Course Content(Calendar)
1.Introduction to the CRISP-DM industrial methodology. [Lectures - 1h]
2.Knowledge Discovery from Data (KDD) Process. [Lectures - 1h]
3.Developing an understanding of the application domain. [Lectures - 1h]
4.Creating a target data set: Data cleaning, Data preprocessing, Data reduction. [Lectures - 2h]
5.Choosing the data mining task. [Lectures - 1h]
6.Choosing the data mining algorithm(s). [Lectures - 1h]
7.Interpreting mined patterns. [Lectures - 1h]
8.Methods of data preprocessing and transformation, validation of the extracted patterns and models. [Lectures - 2h]
9.Well-Known Data mining algorithms. [Lectures - 2h]
10.Variable association. [Lectures - 1h]
11.Regression [Lectures - 1h]
12.Naive Bayesian Framework. [Lectures - 2h]
13.Practice and exercises: use of tools for the selection, pre-processing, and transformation of data, and for the validation of the extracted patterns. [Practical works - 8h]
14.Practice and exercises: use of data mining tools for the extraction of knowledge aimed at predictive and descriptive purposes in different application contexts (business and scientific). [Practical works - 8h]
15.Independent work: Creating a report based on the selected data set with the Weka tool and write the interpretation of the obtained results.
Requirements for awarding credit points
The course includes practical exercises - to be taken during practice work in classroom and independent work: Creating a report based on the selected data set with the Weka tool and write the interpretation of the obtained results.
Final assessment of the study course – final grade is given as an accumulative assessment of the study results. To receive credit point’s students require to successfully execute the KDD process for a selected dataset.
Description of the organization and tasks of students’ independent work
Within the framework of the study course description for independent work is given 48 hours.

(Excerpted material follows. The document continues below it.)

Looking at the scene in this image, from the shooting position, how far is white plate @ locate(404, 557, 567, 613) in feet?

The complete KDD process with all its phases should be executed. The business understanding could be considered starting from a specific dataset by simulating a real commitment. The other phases of the KDD process should be performed by following the standard CRISP-DM. The students will present a case study orally indicating all the KDD phases via CRISP-DM by exploiting a dataset of interest chosen previously on the web.
Criteria for Evaluating Learning Outcomes
The study course is completed if all practical work has been done, homework has been developed and defended. The evaluation of the homework depends on the degree of completion. Preparation (40 points) and presentation (20 points) and oral explanation of theoretical concepts (40 points). The homework is passed if 50 points have been obtained.
Compulsory reading
1.Ethem Alpaydin. Introduction to Machine Learning. Fourth Edition: The MIT Press, 2020. - 659 p.

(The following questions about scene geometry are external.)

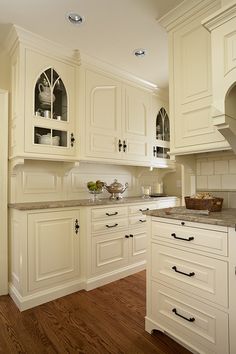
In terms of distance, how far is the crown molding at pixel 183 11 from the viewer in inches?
65.3

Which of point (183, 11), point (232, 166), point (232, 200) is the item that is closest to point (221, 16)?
point (183, 11)

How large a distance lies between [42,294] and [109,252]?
2.65 ft

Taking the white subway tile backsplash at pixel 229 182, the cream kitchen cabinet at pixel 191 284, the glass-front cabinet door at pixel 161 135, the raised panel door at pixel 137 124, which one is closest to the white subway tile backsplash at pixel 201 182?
the white subway tile backsplash at pixel 229 182

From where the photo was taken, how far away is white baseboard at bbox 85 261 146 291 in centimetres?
239

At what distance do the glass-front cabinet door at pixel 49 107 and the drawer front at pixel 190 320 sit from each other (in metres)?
1.59

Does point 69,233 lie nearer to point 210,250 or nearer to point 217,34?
point 210,250

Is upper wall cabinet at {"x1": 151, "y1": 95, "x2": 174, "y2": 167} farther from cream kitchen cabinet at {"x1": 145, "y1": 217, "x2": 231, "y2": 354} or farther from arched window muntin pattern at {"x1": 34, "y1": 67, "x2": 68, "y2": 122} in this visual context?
cream kitchen cabinet at {"x1": 145, "y1": 217, "x2": 231, "y2": 354}

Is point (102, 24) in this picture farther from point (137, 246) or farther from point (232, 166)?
point (137, 246)

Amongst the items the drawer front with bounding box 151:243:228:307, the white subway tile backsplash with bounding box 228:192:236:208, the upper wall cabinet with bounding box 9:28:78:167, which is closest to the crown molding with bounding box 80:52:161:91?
the upper wall cabinet with bounding box 9:28:78:167

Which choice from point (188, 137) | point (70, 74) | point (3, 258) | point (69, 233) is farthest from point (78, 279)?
point (70, 74)

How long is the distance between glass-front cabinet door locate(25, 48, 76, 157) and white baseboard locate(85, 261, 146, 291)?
1386mm

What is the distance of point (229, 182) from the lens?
1.79m

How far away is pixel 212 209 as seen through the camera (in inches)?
62.9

2.Laura Igual, Santi Seguí. Introduction to Data Science. A Python Approach to Concepts, Techniques and Applications. – Switzerland: Springer International Publishing, 2017. - 217 p.
3.Oded Maimon, Lior Rokach. Data Mining and Knowledge Discovery Handbook. Springer New York, NY, 2010. - 1285 p.
Further reading
1.Ian H. Witten, Eibe Frank and Mark A. Hall. Data Mining: Practical Machine Learning Tools and Techniques. - Elsevier Science, 2011. – 1190 p.
2.Data science & big data analytics: discovering, analyzing, visualizing and presenting data / EMC Education Services. - Indianapolis, IN: John Wiley and Sons, 2015. - xviii, 410 p.
3.Weka Wiki: The University of Waikato. Pieejams: https://waikato.github.io/weka-wiki/documentation/
Periodicals and other sources
1.Journal of Data Analysis and Information Processing: ISSN Online: 2327-7203, www.scirp.org/journal/jdaip
Notes
Optional course for LBTU PhD students.